● **Task instructions**
Print, exactly and completely, every entry in the data.
┄┄┄┄┄┄┄┄┄┄
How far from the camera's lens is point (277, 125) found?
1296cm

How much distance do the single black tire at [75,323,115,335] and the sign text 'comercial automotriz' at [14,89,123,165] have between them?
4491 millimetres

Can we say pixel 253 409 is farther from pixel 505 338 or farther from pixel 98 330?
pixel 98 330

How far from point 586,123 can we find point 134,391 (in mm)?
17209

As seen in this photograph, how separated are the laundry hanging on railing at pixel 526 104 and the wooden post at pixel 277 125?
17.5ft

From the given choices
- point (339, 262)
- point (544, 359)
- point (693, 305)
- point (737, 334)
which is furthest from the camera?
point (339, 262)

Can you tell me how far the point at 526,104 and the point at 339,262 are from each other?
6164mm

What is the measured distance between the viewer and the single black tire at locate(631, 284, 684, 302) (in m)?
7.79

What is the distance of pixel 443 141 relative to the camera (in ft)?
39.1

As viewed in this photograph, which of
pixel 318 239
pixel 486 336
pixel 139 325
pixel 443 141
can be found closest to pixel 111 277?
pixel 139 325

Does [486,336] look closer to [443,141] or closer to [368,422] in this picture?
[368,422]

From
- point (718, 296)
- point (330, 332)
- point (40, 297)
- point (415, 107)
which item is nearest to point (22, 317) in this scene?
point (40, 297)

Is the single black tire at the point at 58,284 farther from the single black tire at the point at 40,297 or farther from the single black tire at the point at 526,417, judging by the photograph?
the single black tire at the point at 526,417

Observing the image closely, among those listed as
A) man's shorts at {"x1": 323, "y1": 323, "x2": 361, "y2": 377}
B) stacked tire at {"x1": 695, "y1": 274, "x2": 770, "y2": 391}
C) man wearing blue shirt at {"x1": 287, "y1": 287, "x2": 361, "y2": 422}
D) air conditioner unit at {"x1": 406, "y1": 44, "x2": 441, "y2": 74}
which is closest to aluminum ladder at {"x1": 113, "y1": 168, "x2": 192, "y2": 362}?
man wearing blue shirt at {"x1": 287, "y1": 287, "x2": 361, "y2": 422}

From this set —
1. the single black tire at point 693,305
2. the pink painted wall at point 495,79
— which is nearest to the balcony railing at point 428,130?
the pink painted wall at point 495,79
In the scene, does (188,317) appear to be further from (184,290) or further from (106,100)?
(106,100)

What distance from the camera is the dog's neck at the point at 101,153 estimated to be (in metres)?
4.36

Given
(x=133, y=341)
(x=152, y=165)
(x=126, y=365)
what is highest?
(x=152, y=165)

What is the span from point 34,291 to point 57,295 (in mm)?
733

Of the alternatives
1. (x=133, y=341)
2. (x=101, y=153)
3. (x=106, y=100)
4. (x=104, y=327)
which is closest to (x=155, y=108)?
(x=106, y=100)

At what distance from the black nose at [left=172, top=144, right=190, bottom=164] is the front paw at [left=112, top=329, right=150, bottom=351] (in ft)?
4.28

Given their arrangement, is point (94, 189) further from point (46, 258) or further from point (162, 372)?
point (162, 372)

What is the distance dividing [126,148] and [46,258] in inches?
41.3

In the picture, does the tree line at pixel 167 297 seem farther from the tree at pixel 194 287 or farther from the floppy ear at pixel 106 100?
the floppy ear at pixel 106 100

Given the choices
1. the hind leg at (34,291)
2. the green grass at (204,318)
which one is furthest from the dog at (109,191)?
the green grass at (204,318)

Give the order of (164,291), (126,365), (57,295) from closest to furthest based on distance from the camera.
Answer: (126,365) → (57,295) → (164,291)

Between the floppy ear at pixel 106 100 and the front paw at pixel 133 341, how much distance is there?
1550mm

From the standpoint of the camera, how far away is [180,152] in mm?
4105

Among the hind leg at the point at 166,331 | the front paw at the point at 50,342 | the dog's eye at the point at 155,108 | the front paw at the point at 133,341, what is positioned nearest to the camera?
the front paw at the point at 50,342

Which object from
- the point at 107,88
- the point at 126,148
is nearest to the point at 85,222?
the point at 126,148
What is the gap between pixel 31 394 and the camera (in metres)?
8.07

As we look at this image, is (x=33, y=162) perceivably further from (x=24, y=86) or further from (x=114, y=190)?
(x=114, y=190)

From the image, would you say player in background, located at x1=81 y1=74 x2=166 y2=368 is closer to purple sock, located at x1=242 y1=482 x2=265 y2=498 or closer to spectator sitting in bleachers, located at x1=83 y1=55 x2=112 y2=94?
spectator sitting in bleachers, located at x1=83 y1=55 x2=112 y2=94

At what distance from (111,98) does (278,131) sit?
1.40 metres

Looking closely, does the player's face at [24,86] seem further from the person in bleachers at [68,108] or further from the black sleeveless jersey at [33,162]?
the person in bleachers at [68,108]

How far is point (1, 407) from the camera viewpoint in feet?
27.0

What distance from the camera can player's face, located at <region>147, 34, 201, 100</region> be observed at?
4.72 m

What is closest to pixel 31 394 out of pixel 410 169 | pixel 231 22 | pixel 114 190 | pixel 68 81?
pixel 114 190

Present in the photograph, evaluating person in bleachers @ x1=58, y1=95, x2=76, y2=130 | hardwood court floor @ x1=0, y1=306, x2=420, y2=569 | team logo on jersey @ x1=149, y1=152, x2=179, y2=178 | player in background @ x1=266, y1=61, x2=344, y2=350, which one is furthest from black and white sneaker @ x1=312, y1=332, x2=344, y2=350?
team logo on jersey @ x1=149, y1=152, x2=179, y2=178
┄┄┄┄┄┄┄┄┄┄
● **Finished task**
How far from the camera's lens is point (277, 125) found?
1296cm

How much distance do the single black tire at [75,323,115,335] and the sign text 'comercial automotriz' at [14,89,123,165] have between them?
4491 millimetres

Can we say pixel 253 409 is farther from pixel 505 338 or farther from pixel 98 330?
pixel 98 330

How far from point 586,123 can we find point 134,391 (in mm)?
17209

As seen in this photograph, how separated are the laundry hanging on railing at pixel 526 104 and the wooden post at pixel 277 125?
17.5ft

From the given choices
- point (339, 262)
- point (544, 359)
- point (693, 305)
- point (737, 334)
which is furthest from the camera?
point (339, 262)

Can you tell me how far the point at 526,104 and the point at 339,262 are from each other?
6164mm

What is the measured distance between the viewer and the single black tire at locate(631, 284, 684, 302) (in m)?
7.79

What is the distance of pixel 443 141 relative to the camera (in ft)?
39.1

As viewed in this photograph, which of
pixel 318 239
pixel 486 336
pixel 139 325
pixel 443 141
can be found closest to pixel 111 277?
pixel 139 325

Does [486,336] look closer to [443,141] or closer to [368,422] in this picture?
[368,422]

From
- point (718, 296)
- point (330, 332)
- point (40, 297)
- point (415, 107)
which item is nearest to point (22, 317) in this scene?
point (40, 297)

Is the single black tire at the point at 58,284 farther from the single black tire at the point at 40,297 or farther from the single black tire at the point at 526,417, judging by the photograph?
the single black tire at the point at 526,417

Observing the image closely, among those listed as
A) man's shorts at {"x1": 323, "y1": 323, "x2": 361, "y2": 377}
B) stacked tire at {"x1": 695, "y1": 274, "x2": 770, "y2": 391}
C) man wearing blue shirt at {"x1": 287, "y1": 287, "x2": 361, "y2": 422}
D) air conditioner unit at {"x1": 406, "y1": 44, "x2": 441, "y2": 74}
which is closest to aluminum ladder at {"x1": 113, "y1": 168, "x2": 192, "y2": 362}?
man wearing blue shirt at {"x1": 287, "y1": 287, "x2": 361, "y2": 422}

From this set —
1. the single black tire at point 693,305
2. the pink painted wall at point 495,79
— which is nearest to the balcony railing at point 428,130?
the pink painted wall at point 495,79
In the scene, does (188,317) appear to be further from (184,290) or further from (106,100)?
(106,100)

What distance from the camera is the dog's neck at the point at 101,153 estimated to be (in metres)?
4.36

Given
(x=133, y=341)
(x=152, y=165)
(x=126, y=365)
what is highest?
(x=152, y=165)

What is the span from point 34,291 to point 57,295 (in mm)?
733

Of the alternatives
1. (x=133, y=341)
2. (x=101, y=153)
3. (x=106, y=100)
4. (x=104, y=327)
which is closest to (x=155, y=108)?
(x=106, y=100)

At what distance from the black nose at [left=172, top=144, right=190, bottom=164] is the front paw at [left=112, top=329, right=150, bottom=351] (in ft)?
4.28

Given their arrangement, is point (94, 189) further from point (46, 258) or further from point (162, 372)?
point (162, 372)

What is the distance dividing [126,148] and [46,258] in inches?
41.3

In the picture, does the tree line at pixel 167 297 seem farther from the tree at pixel 194 287 or farther from the floppy ear at pixel 106 100?
the floppy ear at pixel 106 100

Given the choices
1. the hind leg at (34,291)
2. the green grass at (204,318)
which one is furthest from the dog at (109,191)?
the green grass at (204,318)

Give the order of (164,291), (126,365), (57,295) from closest to furthest based on distance from the camera.
Answer: (126,365) → (57,295) → (164,291)

Between the floppy ear at pixel 106 100 and the front paw at pixel 133 341, how much distance is there?
1550mm

From the standpoint of the camera, how far away is [180,152] in mm?
4105

Among the hind leg at the point at 166,331 | the front paw at the point at 50,342 | the dog's eye at the point at 155,108 | the front paw at the point at 133,341, what is positioned nearest to the camera?
the front paw at the point at 50,342

Which object from
- the point at 107,88
- the point at 126,148
is nearest to the point at 85,222?
the point at 126,148
What is the gap between pixel 31 394 and the camera (in metres)?
8.07

As we look at this image, is (x=33, y=162) perceivably further from (x=24, y=86) or further from (x=114, y=190)?
(x=114, y=190)

From the image, would you say player in background, located at x1=81 y1=74 x2=166 y2=368 is closer to purple sock, located at x1=242 y1=482 x2=265 y2=498 or closer to spectator sitting in bleachers, located at x1=83 y1=55 x2=112 y2=94?
spectator sitting in bleachers, located at x1=83 y1=55 x2=112 y2=94

At what distance from (111,98) does (278,131) sit?
1.40 metres

Looking closely, does the player's face at [24,86] seem further from the person in bleachers at [68,108] or further from the black sleeveless jersey at [33,162]?
the person in bleachers at [68,108]

How far is point (1, 407) from the camera viewpoint in feet?
27.0

What distance from the camera can player's face, located at <region>147, 34, 201, 100</region> be observed at?
4.72 m

What is closest to pixel 31 394 out of pixel 410 169 | pixel 231 22 | pixel 114 190 | pixel 68 81?
pixel 114 190

Present in the photograph, evaluating person in bleachers @ x1=58, y1=95, x2=76, y2=130 | hardwood court floor @ x1=0, y1=306, x2=420, y2=569 | team logo on jersey @ x1=149, y1=152, x2=179, y2=178 | player in background @ x1=266, y1=61, x2=344, y2=350, which one is furthest from black and white sneaker @ x1=312, y1=332, x2=344, y2=350?
team logo on jersey @ x1=149, y1=152, x2=179, y2=178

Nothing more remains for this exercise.